Wandering through our little newsroom muttering her signature complaint, "I don't get it," she exemplified a breed of journalists whose editorial talents might - and I emphasize the word might - allow them to handle a paper route.

Hurrah! I said to myself as I left that office for the last time. My suffering through long days of mismanagement and associating with shallow-minded "news gathers" mercifully had come to an end. No more tolerating reporters who got their jobs because Daddy was a powerful Chicago businessman connected to the publisher and who thought that "sink" was the proper short form of the word "synchronization." No more discovering just minutes before "closing" Page 1 at the end of our production cycle that our political reporter (who has an advanced degree in U.S.history) had begun her story about Texas politics this way: "In Texas politics there is an old saying: As Texas goes, so goes the nation." I was done with all that.

But, as someone has said, nothing lasts forever.

Nine years later, after joining the immigration restriction movement these incompetent editors and reporters, albeit with different names and faces, reappeared to remind me that accurate, fair and balanced journalism, like Jacob Marley, was as dead as a door nail.

My first real fright was the Chicago Tribune's Oscar Avila; last summer I added to my list of tormentors Esther Cepeda at the Chicago Sun-Times. In between are those whose names are to numerous to mention but who are equally guilty of crimes against an American public deliberately kept in the dark about a public policy issue finally getting the scrutiny it deserves.

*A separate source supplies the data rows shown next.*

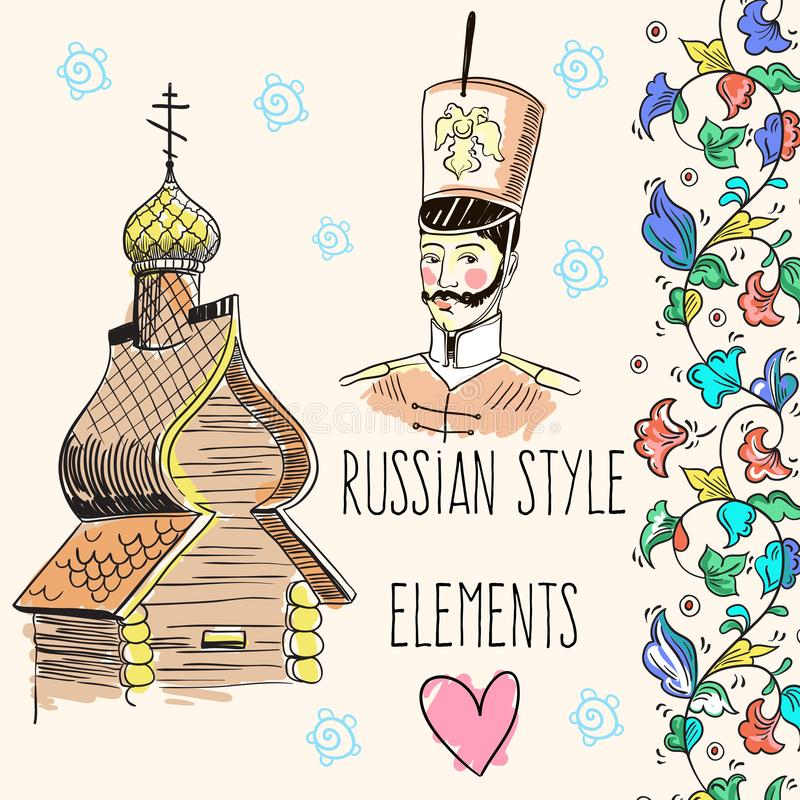 Σκιαγραφημένο χέρι διανυσματικό ρωσικό άτομο, καλύβα και διακοσμητική διακόσμηση Ρωσική συλλογή Οι εικόνες που απομονώνονται όλες διανυσματική απεικόνιση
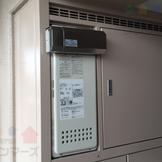GT-2023AW→GT-2053AWX-T-2 BL 給湯器交換工事専門店 プランマーズ【泉区】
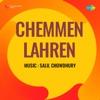 Chemmen Lahren Original Motion Picture Soundtrack Single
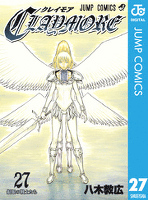 CLAYMORE 27
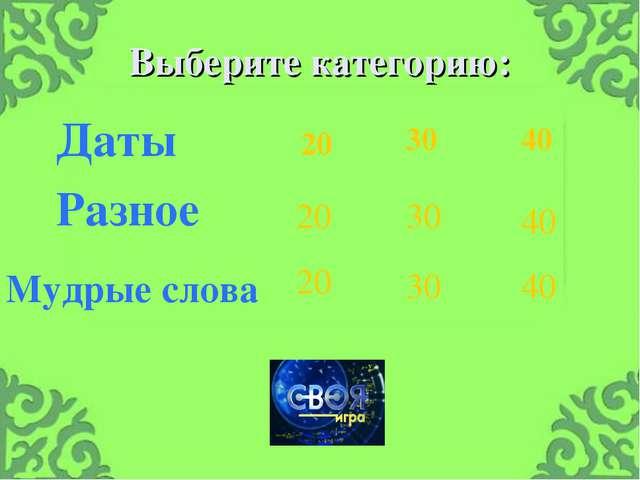 Выберите категорию: Даты 20 30 40 Разное 20 30 40 Мудрые слова 20 30 40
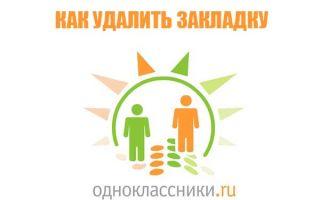 Как убрать закладки в Одноклассниках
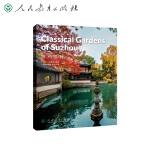 中国读本系列丛书(第四辑)苏州园林  Classical Gardens of Suzhou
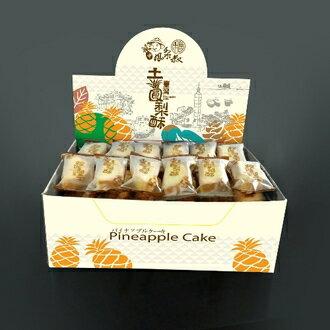 台灣造型土鳳梨酥5斤裝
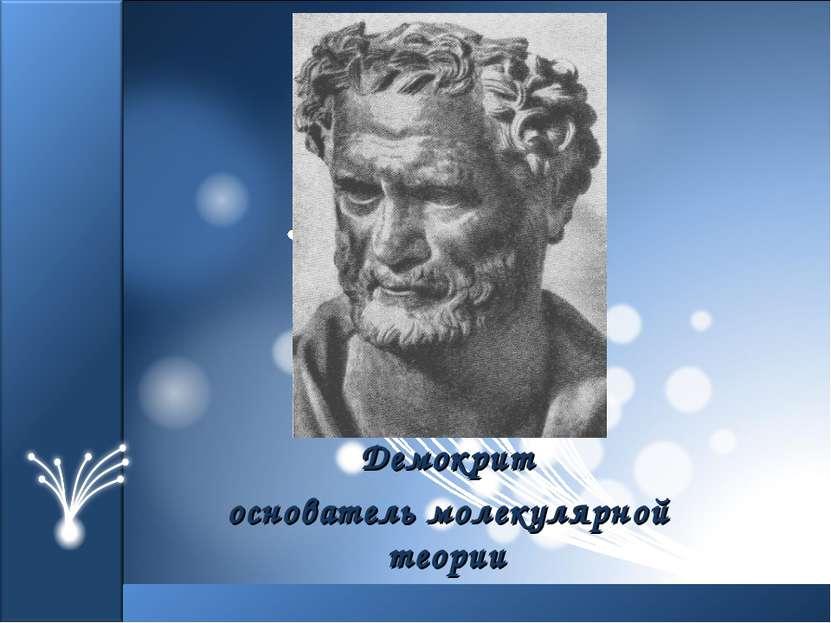 Демокрит основатель молекулярной теории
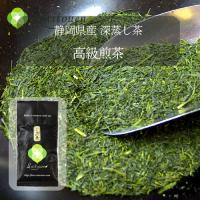 静岡県産深蒸し茶 斉藤園オリジナル 高級煎茶100gパック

The most recent of these "apparitions" reaffirming that today's "newsroom scribblers" have a problem dealing with the immigration issue is Andy Granias, editorial page editor of The Badger Herald in Madison, Wis., the nation's largest campus newspaper and one it says is committed to "objectivity." (You'll be hard-pressed to find any of it in the paper's coverage last month of a "rally for immigrant rights.")

To my horror, Granias suggested that I didn't get it when I submitted a letter to his paper criticizing a student's op-ed for what is a classic example of the pseudo-environmentalism that permeates the U.S. today, "Not easy being green with lazy students," by Henry Weiner, Nov. 7.

In this piece, Weiner berated his fellow University of Wisconsin students for their cavalier attitude toward the environment, challenging them to knock off their littering of the city's streets with their empty beer bottles and fast food wrappings, leaving lights burning all night, ignoring running toilets, etc.,etc. OK, Weiner cares enough to remind students that they all can play a role in making their immediate environment a better place for everyone. I'll give him that. But like so many of these young and impressionable kids, Weiner's environmental views have been distorted by an education system that prefers not to deal with the truth.

I mean, for heaven's sake, Weiner is living in Gaylord Nelson country and the best he can come up with as a water conservation measure is "jiggling the handle" on a running toilet?

So, in hopes of stimulating Weiner and others to think outside their campus box, I wrote the following letter to the Herald:

Proper disposal of trash, conserving water, per capita consumption, thermostats set to high and lights left on 24/7 barely begin to deal with the overall problem of how all are directly linked to our exploding population. Unrestrained population growth was the major concern that drove the environmental movement in the 1960s, long before Mr. Weiner and today's "lazy students" were born. Too many people are the greatest threat to the environment, warned those pioneers of 40 years ago. But 37 Earth Days later, however, the gains we made to protect our natural beauty and resources are slowly disappearing thanks to an immigration policy that is an unmandated federal policy for forced population growth. Each year this country is being swamped with the arrival of 2 million foreigners, nearly half of them illegal. This is more than four times the annual average of about 250,000 immigrants during the first 200 years of this nation's history.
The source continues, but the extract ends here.